* AIM OF THE EXERCISE *
Reproduce every entry below precisely; do not include the pictures.

* DATA SECTION *
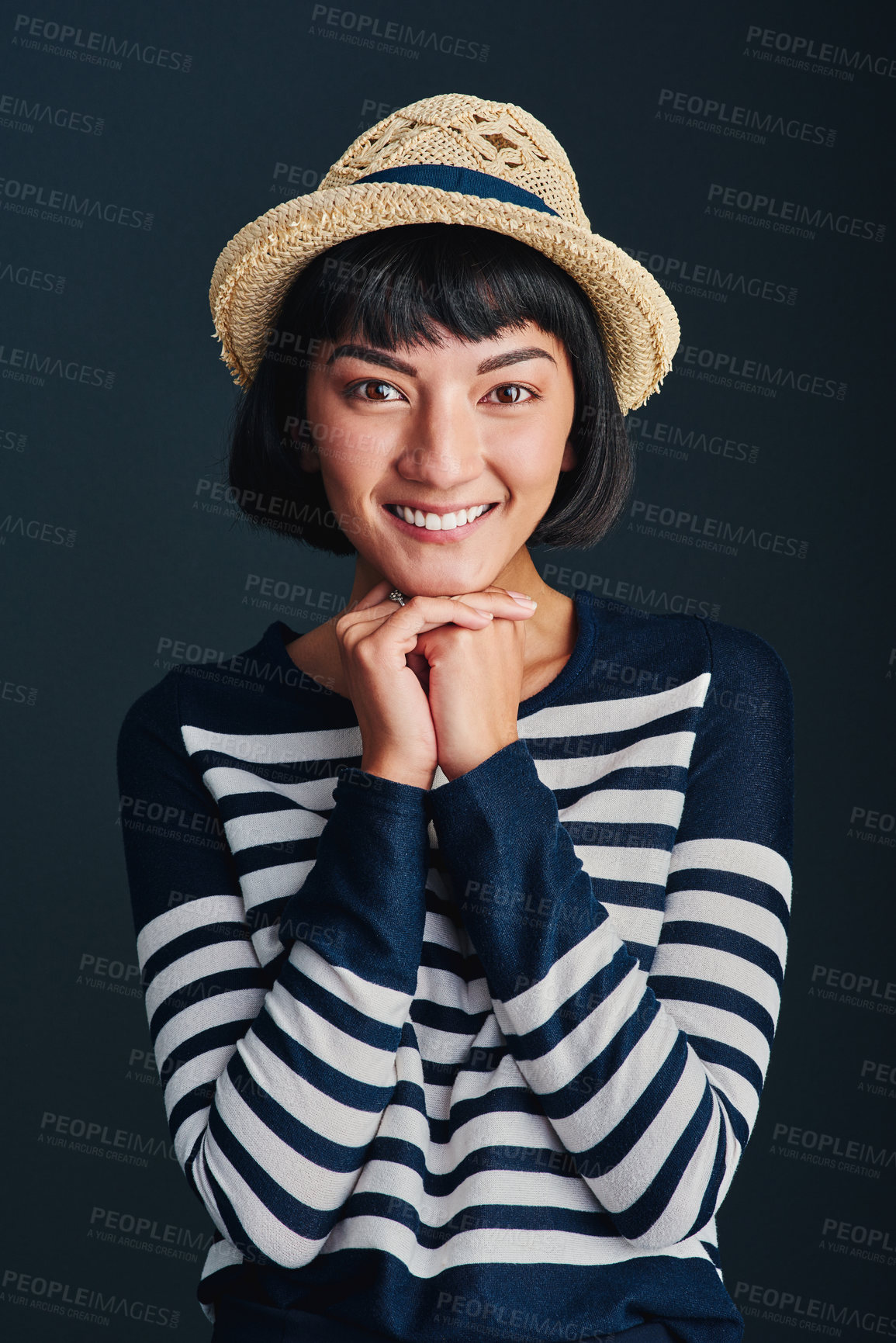Buy stock photo Studio shot of an attractive young woman against a dark background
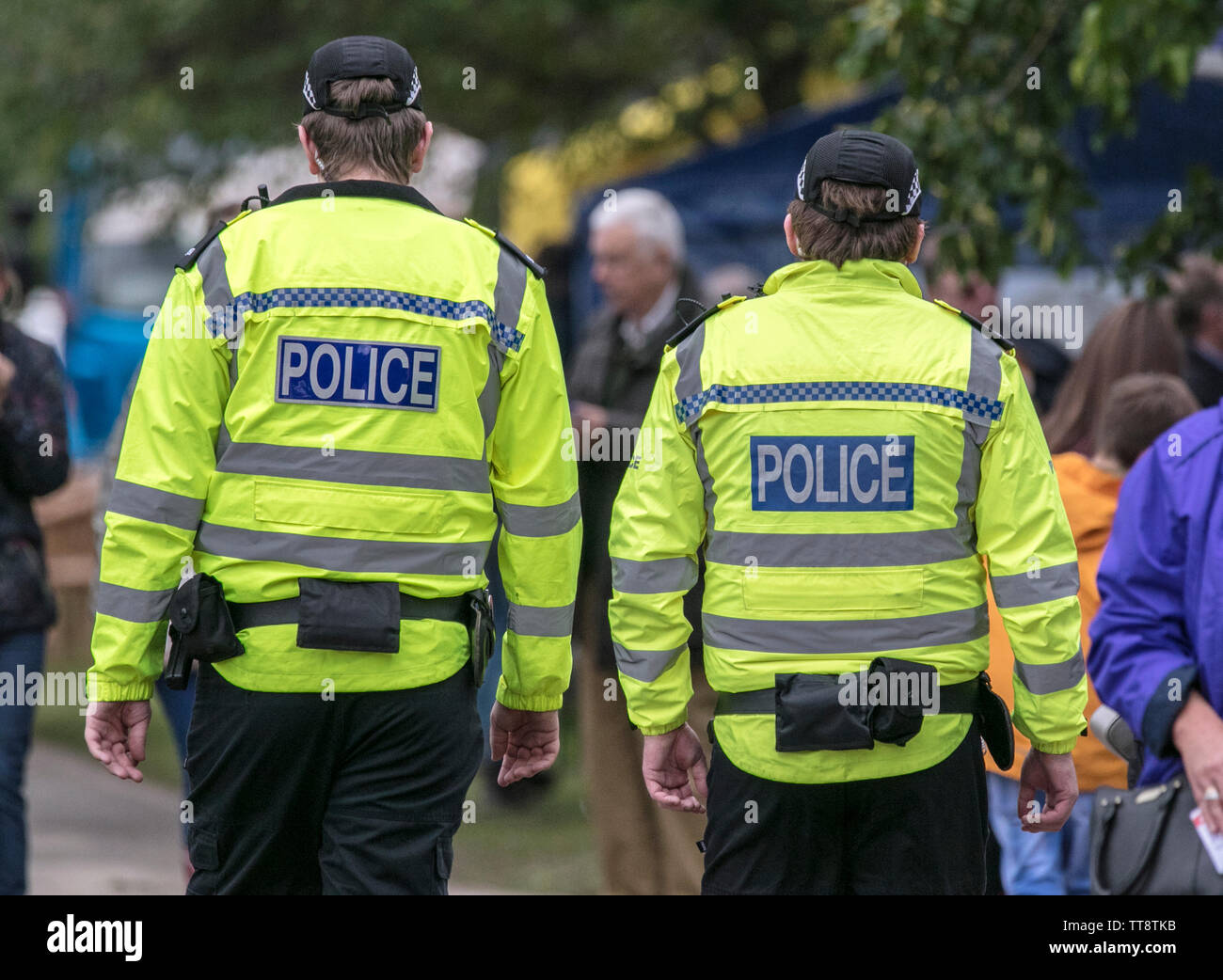 Two male British police officers in hi viz jackets patrol the park grounds during the Leyland Festival 2019 Stock Photo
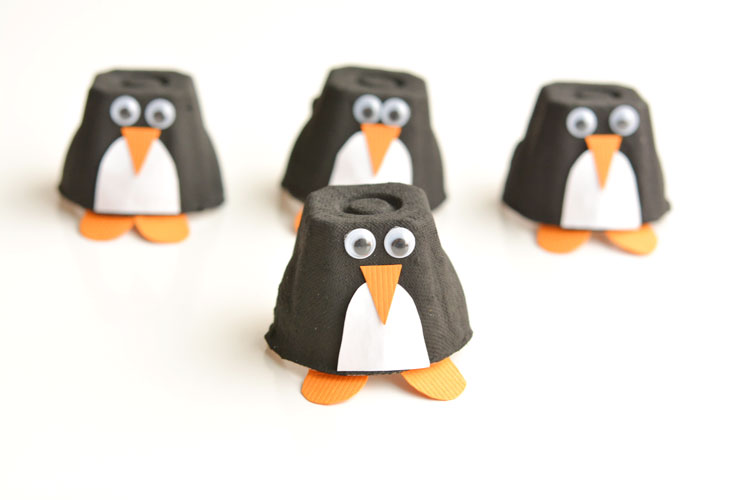 photo of penguins made out of upcycled materials. 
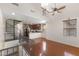 Lofted living space with a spiral staircase, wood flooring, and a view of the kitchen at 753 N Port Dr, Gilbert, AZ 85233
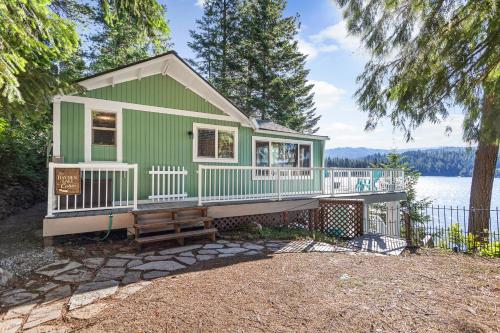 a green house with a deck and a body of water at Lakeside Loungin' in Hayden
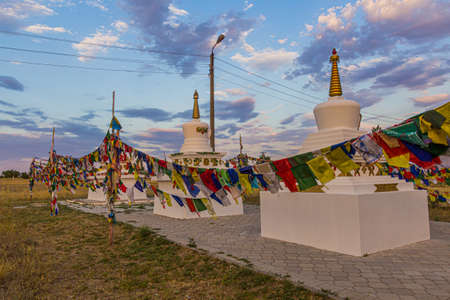 Stupas and flags near Syakusn Syume, Geden Sheddup Choikorling Monastery, Tibetan Buddhist monastery in Elista, Republic of Kalmykia, Russiaの写真素材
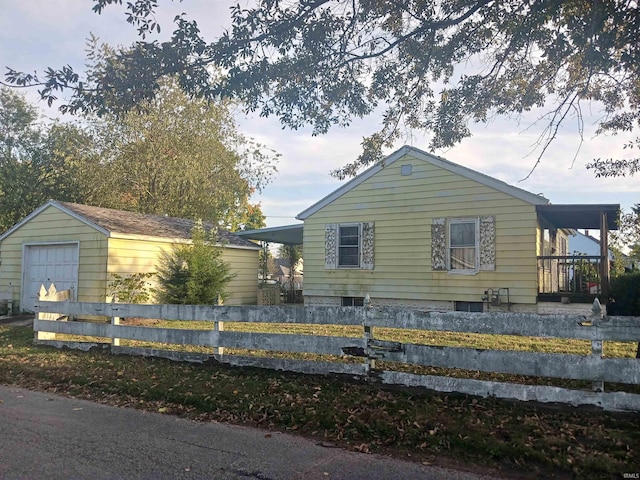 view of side of home with an outbuilding and a garage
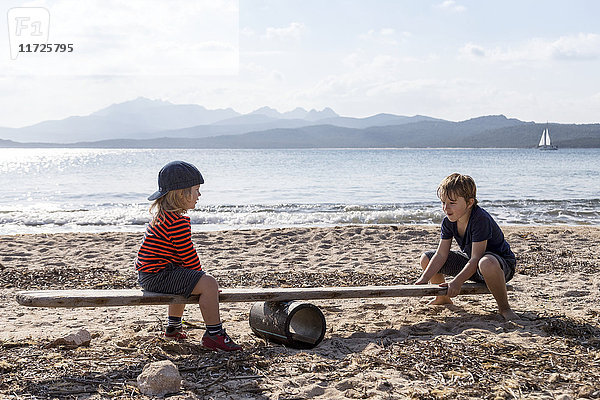 Jungen spielen Wippe am Strand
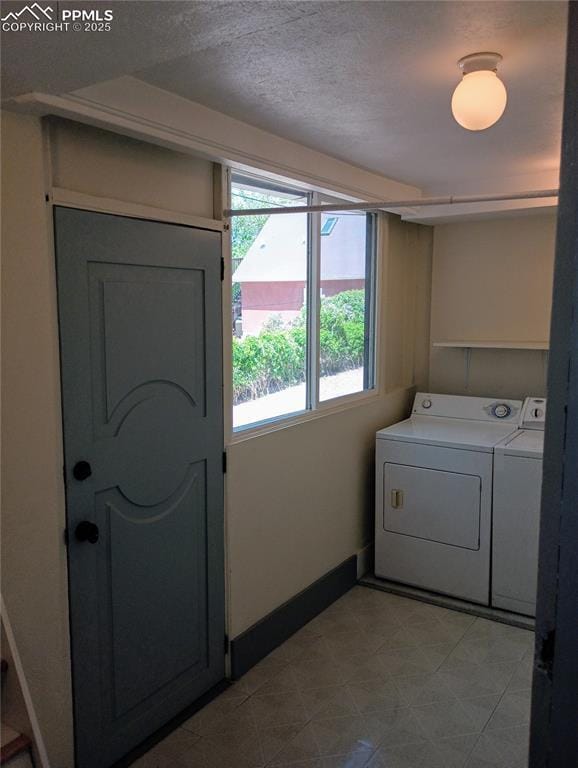 laundry room featuring a textured ceiling, laundry area, independent washer and dryer, and baseboards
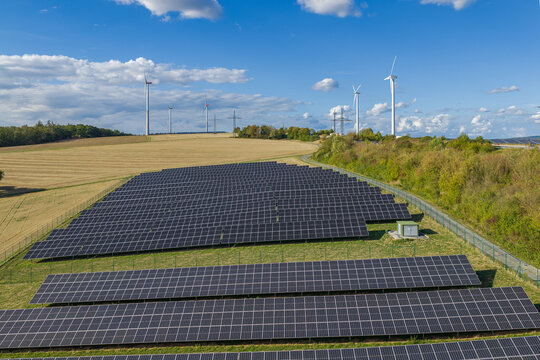 Aerial view of Photovoltaik-Anlage Wallrabenstein featuring rows of solar panels in a rural landscape with wind turbines in the background in Hunstetten, Hessen, Germany.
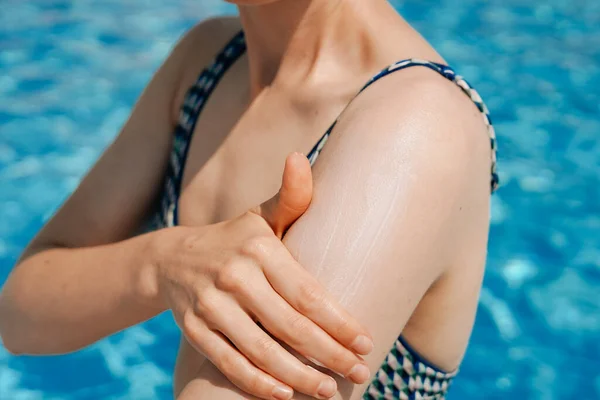 一位年轻女子在蓝色池水的背景下把防晒霜涂在皮肤上 美容美发 度假等概念 — 图库照片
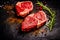 Raw organic marbled beef steaks with spices on a wooden cutting board on a black slate, stone or concrete background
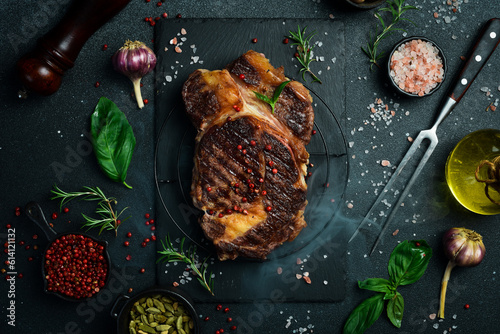 Grilled veal steak with rosemary on a stone slate surface. Top view with copy space. Flat lay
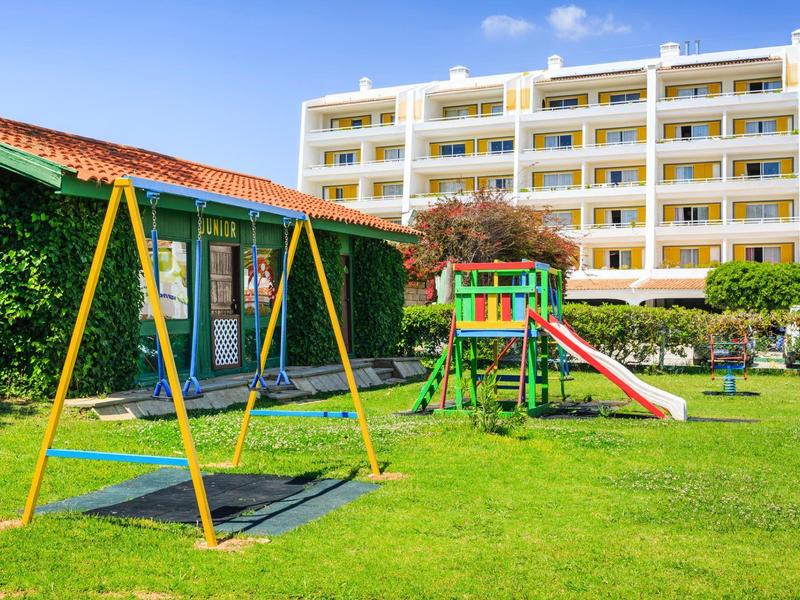 Een goed onderhouden speeltuin met schommels en glijbaan voor een meerlaagse hotelgebouw.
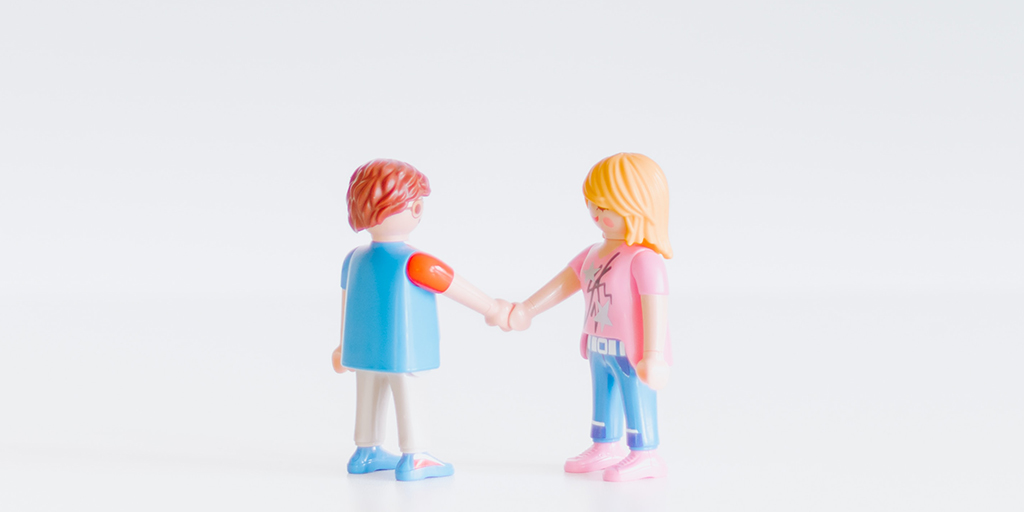 Photo of two lego figures shaking hands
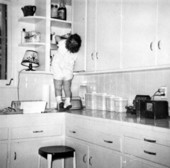 Child looking in cabinets..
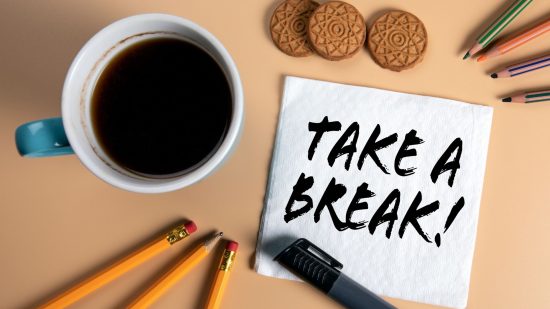 Losing at Warhammer 40k - stock photo showing a cup of coffee, pencils, and cookies, with a written note reading "take a break"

* EXERCISE RESULT *
Buy stock photo Studio shot of an attractive young woman against a dark background
 Two male British police officers in hi viz jackets patrol the park grounds during the Leyland Festival 2019 Stock Photo
 photo of penguins made out of upcycled materials. 
 Lofted living space with a spiral staircase, wood flooring, and a view of the kitchen at 753 N Port Dr, Gilbert, AZ 85233
 a green house with a deck and a body of water at Lakeside Loungin' in Hayden
 Stupas and flags near Syakusn Syume, Geden Sheddup Choikorling Monastery, Tibetan Buddhist monastery in Elista, Republic of Kalmykia, Russiaの写真素材
 view of side of home with an outbuilding and a garage
 Jungen spielen Wippe am Strand
 laundry room featuring a textured ceiling, laundry area, independent washer and dryer, and baseboards
 Aerial view of Photovoltaik-Anlage Wallrabenstein featuring rows of solar panels in a rural landscape with wind turbines in the background in Hunstetten, Hessen, Germany.
 一位年轻女子在蓝色池水的背景下把防晒霜涂在皮肤上 美容美发 度假等概念 — 图库照片
 Raw organic marbled beef steaks with spices on a wooden cutting board on a black slate, stone or concrete background
 Grilled veal steak with rosemary on a stone slate surface. Top view with copy space. Flat lay
 Een goed onderhouden speeltuin met schommels en glijbaan voor een meerlaagse hotelgebouw.
 Photo of two lego figures shaking hands
 Child looking in cabinets..
 Losing at Warhammer 40k - stock photo showing a cup of coffee, pencils, and cookies, with a written note reading "take a break"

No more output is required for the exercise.